Hamilton qualified sixth ahead of George Russell in Florida, but the 24-year-old went long on old Hards hoping to capitalise on a Safety Car, which he did when Lando Norris was wiped out by Pierre Gasly.
There appeared to be an element of confusion as to what to do with the seven-time champion though, and Peter Bonnington asked Hamilton whether he wanted to come in, but the Briton did not have any knowledge of whether he had a pit window.
He was critical of his team after the race, indicating that they might have been more decisive.
“In that scenario, I have no clue where everyone is and so when the team say it’s your choice, I’m like ‘I don’t have the information to make the decision so that’s what your job is! Like make the decision for me, you’ve got all the details, I don’t,’” he told Sky Sports.
“So, that’s what we rely on the guys for but today they gave it to me and I don’t understand it but anyways [I was] just a bit unfortunate on the Safety Car and as I said at least we got points today.
“We’re finishing, reliability is good. We just have to keep trying to… it would be exciting at some stage to take a step forwards which we haven’t yet.”
In the end, Russell used his fresh Mediums to pass his team-mate after having a couple of goes at gaining the position.

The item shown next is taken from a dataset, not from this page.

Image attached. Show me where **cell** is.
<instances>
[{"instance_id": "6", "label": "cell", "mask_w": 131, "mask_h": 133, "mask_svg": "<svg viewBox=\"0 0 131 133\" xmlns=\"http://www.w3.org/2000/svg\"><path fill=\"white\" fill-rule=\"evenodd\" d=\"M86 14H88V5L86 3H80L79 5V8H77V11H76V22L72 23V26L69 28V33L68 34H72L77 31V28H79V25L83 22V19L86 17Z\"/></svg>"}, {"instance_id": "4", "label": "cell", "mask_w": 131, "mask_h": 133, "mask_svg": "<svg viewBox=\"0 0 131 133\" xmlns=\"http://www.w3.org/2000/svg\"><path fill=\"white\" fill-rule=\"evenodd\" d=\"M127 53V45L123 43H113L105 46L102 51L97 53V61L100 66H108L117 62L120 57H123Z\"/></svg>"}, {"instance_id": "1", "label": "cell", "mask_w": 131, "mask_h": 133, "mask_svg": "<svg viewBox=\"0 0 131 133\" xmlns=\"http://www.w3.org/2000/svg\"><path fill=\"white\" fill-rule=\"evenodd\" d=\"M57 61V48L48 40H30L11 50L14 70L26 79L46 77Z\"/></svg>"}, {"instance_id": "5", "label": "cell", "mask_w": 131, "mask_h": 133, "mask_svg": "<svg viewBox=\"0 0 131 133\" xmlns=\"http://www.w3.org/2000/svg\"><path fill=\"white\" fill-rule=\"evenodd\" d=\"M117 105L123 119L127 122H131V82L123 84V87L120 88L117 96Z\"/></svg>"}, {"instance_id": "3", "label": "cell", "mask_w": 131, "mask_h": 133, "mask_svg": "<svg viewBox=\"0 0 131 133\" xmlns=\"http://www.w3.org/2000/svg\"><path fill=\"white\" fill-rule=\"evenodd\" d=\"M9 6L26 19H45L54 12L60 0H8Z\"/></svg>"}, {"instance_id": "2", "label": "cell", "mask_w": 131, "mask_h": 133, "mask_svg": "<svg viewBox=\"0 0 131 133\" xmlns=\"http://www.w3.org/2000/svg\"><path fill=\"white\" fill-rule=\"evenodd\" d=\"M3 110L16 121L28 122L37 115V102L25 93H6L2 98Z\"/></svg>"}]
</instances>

Hamilton, meanwhile, only had one set of used Mediums at his disposal having run on them at the start of the race, and there also three sets of used soft tyres available to him.
As a result, Kravitz does not believe there was anything to gain by switching to either one of those compounds.
“There was a bit of confusion under the Safety Car for a possible second stop onto the soft tyres,” he said in his Notebook show after the race.
“[It was] probably right in the end that they didn’t do it because it would have been difficult to overtake even on the soft tyres and even if he had, he probably would have only overtaken George Russell.”
The Briton pondered whether the 37-year-old wants to have quite as much influence over the strategy as he has previously.
“I thought it was interesting there was the confusion. Has there been a sea change in Hamilton directing strategy in the way we saw him do last year?” he queried.
“Has he thought ‘do you know want, I’ve learned from last year – sometimes it worked, sometimes it didn’t, I’ll just leave it to James Vowles and the strategists to get on? You do the strategy, I’ll do the driving’.
“But we’ll see if that’s something about the mindset that’s changed now they are not fighting for wins and he just wants to leave it up to the team, or whether he was going to do that if they were fighting for wins.”
Russell and Hamilton ended the race fifth and sixth respectively, picking up a solid 18 points after the 37-year-old’s horrible weekend in Imola last time out.